'''

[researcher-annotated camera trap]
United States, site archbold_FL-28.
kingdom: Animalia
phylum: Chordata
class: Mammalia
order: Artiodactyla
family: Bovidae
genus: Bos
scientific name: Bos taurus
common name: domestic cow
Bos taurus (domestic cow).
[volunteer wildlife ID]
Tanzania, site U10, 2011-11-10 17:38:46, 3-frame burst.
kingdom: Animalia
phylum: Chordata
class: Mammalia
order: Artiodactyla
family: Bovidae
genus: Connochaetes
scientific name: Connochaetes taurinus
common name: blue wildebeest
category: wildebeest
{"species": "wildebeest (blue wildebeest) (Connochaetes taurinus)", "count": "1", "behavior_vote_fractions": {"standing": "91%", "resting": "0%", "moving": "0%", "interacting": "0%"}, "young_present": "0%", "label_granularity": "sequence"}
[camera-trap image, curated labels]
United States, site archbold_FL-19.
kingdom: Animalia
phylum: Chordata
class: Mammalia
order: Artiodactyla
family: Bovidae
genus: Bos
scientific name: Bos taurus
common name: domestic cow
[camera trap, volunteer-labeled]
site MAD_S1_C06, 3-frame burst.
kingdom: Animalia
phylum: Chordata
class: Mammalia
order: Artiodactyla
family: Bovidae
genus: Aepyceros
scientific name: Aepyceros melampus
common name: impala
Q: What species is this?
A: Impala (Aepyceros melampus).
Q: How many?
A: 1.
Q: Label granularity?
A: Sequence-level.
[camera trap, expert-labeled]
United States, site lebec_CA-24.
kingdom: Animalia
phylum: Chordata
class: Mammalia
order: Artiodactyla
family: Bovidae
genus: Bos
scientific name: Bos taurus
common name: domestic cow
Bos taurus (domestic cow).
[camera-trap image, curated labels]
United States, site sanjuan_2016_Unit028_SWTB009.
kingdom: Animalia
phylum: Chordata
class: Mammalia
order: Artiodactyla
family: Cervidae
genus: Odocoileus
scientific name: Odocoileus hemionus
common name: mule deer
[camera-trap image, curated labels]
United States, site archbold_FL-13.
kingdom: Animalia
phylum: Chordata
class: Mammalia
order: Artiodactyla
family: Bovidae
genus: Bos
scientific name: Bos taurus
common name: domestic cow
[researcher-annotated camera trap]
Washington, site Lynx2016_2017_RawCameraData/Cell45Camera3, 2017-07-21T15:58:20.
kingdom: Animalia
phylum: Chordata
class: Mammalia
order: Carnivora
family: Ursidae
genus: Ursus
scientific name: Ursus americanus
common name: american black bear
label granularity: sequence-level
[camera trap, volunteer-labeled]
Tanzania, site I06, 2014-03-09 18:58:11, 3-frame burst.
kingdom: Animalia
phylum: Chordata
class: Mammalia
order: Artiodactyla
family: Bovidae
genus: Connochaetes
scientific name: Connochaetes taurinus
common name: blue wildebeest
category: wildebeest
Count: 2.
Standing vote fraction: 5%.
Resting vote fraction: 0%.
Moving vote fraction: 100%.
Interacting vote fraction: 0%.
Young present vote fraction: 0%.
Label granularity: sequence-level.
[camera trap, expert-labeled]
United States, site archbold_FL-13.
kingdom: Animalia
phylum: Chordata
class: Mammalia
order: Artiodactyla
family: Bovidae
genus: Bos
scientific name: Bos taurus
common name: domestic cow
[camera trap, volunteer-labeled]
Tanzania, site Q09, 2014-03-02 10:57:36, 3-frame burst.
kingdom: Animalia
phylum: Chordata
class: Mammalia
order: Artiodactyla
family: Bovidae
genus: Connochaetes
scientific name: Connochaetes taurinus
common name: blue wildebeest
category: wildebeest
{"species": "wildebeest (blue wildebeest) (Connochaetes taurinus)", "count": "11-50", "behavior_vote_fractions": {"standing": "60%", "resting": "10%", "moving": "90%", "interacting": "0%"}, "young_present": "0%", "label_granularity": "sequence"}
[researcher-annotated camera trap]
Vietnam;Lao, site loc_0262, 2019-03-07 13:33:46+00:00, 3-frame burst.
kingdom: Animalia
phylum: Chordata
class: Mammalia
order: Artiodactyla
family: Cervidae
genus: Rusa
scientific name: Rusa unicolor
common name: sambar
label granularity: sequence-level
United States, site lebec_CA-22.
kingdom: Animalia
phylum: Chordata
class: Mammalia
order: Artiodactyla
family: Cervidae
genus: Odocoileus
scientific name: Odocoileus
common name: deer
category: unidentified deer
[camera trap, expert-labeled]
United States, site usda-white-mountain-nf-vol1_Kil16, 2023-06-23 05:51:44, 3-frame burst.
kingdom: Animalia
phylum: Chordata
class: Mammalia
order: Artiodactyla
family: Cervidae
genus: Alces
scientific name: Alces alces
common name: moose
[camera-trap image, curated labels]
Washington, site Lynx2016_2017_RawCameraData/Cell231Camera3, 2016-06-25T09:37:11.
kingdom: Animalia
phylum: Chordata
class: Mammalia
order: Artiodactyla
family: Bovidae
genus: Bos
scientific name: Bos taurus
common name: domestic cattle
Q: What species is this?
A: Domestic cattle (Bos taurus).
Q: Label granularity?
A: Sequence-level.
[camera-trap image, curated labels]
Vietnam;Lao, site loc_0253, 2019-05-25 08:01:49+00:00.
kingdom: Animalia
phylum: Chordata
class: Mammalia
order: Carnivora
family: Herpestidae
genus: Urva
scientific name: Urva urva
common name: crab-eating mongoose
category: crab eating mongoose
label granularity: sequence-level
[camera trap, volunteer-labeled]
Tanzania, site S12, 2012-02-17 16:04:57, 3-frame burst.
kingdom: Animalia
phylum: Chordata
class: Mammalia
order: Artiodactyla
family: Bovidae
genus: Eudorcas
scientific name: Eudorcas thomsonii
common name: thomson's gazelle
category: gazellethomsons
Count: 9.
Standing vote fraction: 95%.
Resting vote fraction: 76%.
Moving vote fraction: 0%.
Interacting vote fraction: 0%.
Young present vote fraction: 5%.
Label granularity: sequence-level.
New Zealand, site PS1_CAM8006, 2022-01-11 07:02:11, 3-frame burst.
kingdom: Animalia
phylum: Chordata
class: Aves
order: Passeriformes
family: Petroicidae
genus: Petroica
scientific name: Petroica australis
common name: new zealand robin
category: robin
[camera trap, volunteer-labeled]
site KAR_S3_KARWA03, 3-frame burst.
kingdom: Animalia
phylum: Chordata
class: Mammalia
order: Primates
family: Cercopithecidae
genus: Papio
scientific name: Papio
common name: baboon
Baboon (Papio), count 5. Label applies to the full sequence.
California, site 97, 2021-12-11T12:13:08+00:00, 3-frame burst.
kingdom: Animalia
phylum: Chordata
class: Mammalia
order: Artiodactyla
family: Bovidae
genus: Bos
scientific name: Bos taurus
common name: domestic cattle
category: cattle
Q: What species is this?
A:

'''

Required action ->
The whole listing above must be copied exactly.

Solution below ->
[researcher-annotated camera trap]
United States, site archbold_FL-28.
kingdom: Animalia
phylum: Chordata
class: Mammalia
order: Artiodactyla
family: Bovidae
genus: Bos
scientific name: Bos taurus
common name: domestic cow
Bos taurus (domestic cow).
[volunteer wildlife ID]
Tanzania, site U10, 2011-11-10 17:38:46, 3-frame burst.
kingdom: Animalia
phylum: Chordata
class: Mammalia
order: Artiodactyla
family: Bovidae
genus: Connochaetes
scientific name: Connochaetes taurinus
common name: blue wildebeest
category: wildebeest
{"species": "wildebeest (blue wildebeest) (Connochaetes taurinus)", "count": "1", "behavior_vote_fractions": {"standing": "91%", "resting": "0%", "moving": "0%", "interacting": "0%"}, "young_present": "0%", "label_granularity": "sequence"}
[camera-trap image, curated labels]
United States, site archbold_FL-19.
kingdom: Animalia
phylum: Chordata
class: Mammalia
order: Artiodactyla
family: Bovidae
genus: Bos
scientific name: Bos taurus
common name: domestic cow
[camera trap, volunteer-labeled]
site MAD_S1_C06, 3-frame burst.
kingdom: Animalia
phylum: Chordata
class: Mammalia
order: Artiodactyla
family: Bovidae
genus: Aepyceros
scientific name: Aepyceros melampus
common name: impala
Q: What species is this?
A: Impala (Aepyceros melampus).
Q: How many?
A: 1.
Q: Label granularity?
A: Sequence-level.
[camera trap, expert-labeled]
United States, site lebec_CA-24.
kingdom: Animalia
phylum: Chordata
class: Mammalia
order: Artiodactyla
family: Bovidae
genus: Bos
scientific name: Bos taurus
common name: domestic cow
Bos taurus (domestic cow).
[camera-trap image, curated labels]
United States, site sanjuan_2016_Unit028_SWTB009.
kingdom: Animalia
phylum: Chordata
class: Mammalia
order: Artiodactyla
family: Cervidae
genus: Odocoileus
scientific name: Odocoileus hemionus
common name: mule deer
[camera-trap image, curated labels]
United States, site archbold_FL-13.
kingdom: Animalia
phylum: Chordata
class: Mammalia
order: Artiodactyla
family: Bovidae
genus: Bos
scientific name: Bos taurus
common name: domestic cow
[researcher-annotated camera trap]
Washington, site Lynx2016_2017_RawCameraData/Cell45Camera3, 2017-07-21T15:58:20.
kingdom: Animalia
phylum: Chordata
class: Mammalia
order: Carnivora
family: Ursidae
genus: Ursus
scientific name: Ursus americanus
common name: american black bear
label granularity: sequence-level
[camera trap, volunteer-labeled]
Tanzania, site I06, 2014-03-09 18:58:11, 3-frame burst.
kingdom: Animalia
phylum: Chordata
class: Mammalia
order: Artiodactyla
family: Bovidae
genus: Connochaetes
scientific name: Connochaetes taurinus
common name: blue wildebeest
category: wildebeest
Count: 2.
Standing vote fraction: 5%.
Resting vote fraction: 0%.
Moving vote fraction: 100%.
Interacting vote fraction: 0%.
Young present vote fraction: 0%.
Label granularity: sequence-level.
[camera trap, expert-labeled]
United States, site archbold_FL-13.
kingdom: Animalia
phylum: Chordata
class: Mammalia
order: Artiodactyla
family: Bovidae
genus: Bos
scientific name: Bos taurus
common name: domestic cow
[camera trap, volunteer-labeled]
Tanzania, site Q09, 2014-03-02 10:57:36, 3-frame burst.
kingdom: Animalia
phylum: Chordata
class: Mammalia
order: Artiodactyla
family: Bovidae
genus: Connochaetes
scientific name: Connochaetes taurinus
common name: blue wildebeest
category: wildebeest
{"species": "wildebeest (blue wildebeest) (Connochaetes taurinus)", "count": "11-50", "behavior_vote_fractions": {"standing": "60%", "resting": "10%", "moving": "90%", "interacting": "0%"}, "young_present": "0%", "label_granularity": "sequence"}
[researcher-annotated camera trap]
Vietnam;Lao, site loc_0262, 2019-03-07 13:33:46+00:00, 3-frame burst.
kingdom: Animalia
phylum: Chordata
class: Mammalia
order: Artiodactyla
family: Cervidae
genus: Rusa
scientific name: Rusa unicolor
common name: sambar
label granularity: sequence-level
United States, site lebec_CA-22.
kingdom: Animalia
phylum: Chordata
class: Mammalia
order: Artiodactyla
family: Cervidae
genus: Odocoileus
scientific name: Odocoileus
common name: deer
category: unidentified deer
[camera trap, expert-labeled]
United States, site usda-white-mountain-nf-vol1_Kil16, 2023-06-23 05:51:44, 3-frame burst.
kingdom: Animalia
phylum: Chordata
class: Mammalia
order: Artiodactyla
family: Cervidae
genus: Alces
scientific name: Alces alces
common name: moose
[camera-trap image, curated labels]
Washington, site Lynx2016_2017_RawCameraData/Cell231Camera3, 2016-06-25T09:37:11.
kingdom: Animalia
phylum: Chordata
class: Mammalia
order: Artiodactyla
family: Bovidae
genus: Bos
scientific name: Bos taurus
common name: domestic cattle
Q: What species is this?
A: Domestic cattle (Bos taurus).
Q: Label granularity?
A: Sequence-level.
[camera-trap image, curated labels]
Vietnam;Lao, site loc_0253, 2019-05-25 08:01:49+00:00.
kingdom: Animalia
phylum: Chordata
class: Mammalia
order: Carnivora
family: Herpestidae
genus: Urva
scientific name: Urva urva
common name: crab-eating mongoose
category: crab eating mongoose
label granularity: sequence-level
[camera trap, volunteer-labeled]
Tanzania, site S12, 2012-02-17 16:04:57, 3-frame burst.
kingdom: Animalia
phylum: Chordata
class: Mammalia
order: Artiodactyla
family: Bovidae
genus: Eudorcas
scientific name: Eudorcas thomsonii
common name: thomson's gazelle
category: gazellethomsons
Count: 9.
Standing vote fraction: 95%.
Resting vote fraction: 76%.
Moving vote fraction: 0%.
Interacting vote fraction: 0%.
Young present vote fraction: 5%.
Label granularity: sequence-level.
New Zealand, site PS1_CAM8006, 2022-01-11 07:02:11, 3-frame burst.
kingdom: Animalia
phylum: Chordata
class: Aves
order: Passeriformes
family: Petroicidae
genus: Petroica
scientific name: Petroica australis
common name: new zealand robin
category: robin
[camera trap, volunteer-labeled]
site KAR_S3_KARWA03, 3-frame burst.
kingdom: Animalia
phylum: Chordata
class: Mammalia
order: Primates
family: Cercopithecidae
genus: Papio
scientific name: Papio
common name: baboon
Baboon (Papio), count 5. Label applies to the full sequence.
California, site 97, 2021-12-11T12:13:08+00:00, 3-frame burst.
kingdom: Animalia
phylum: Chordata
class: Mammalia
order: Artiodactyla
family: Bovidae
genus: Bos
scientific name: Bos taurus
common name: domestic cattle
category: cattle
Q: What species is this?
A:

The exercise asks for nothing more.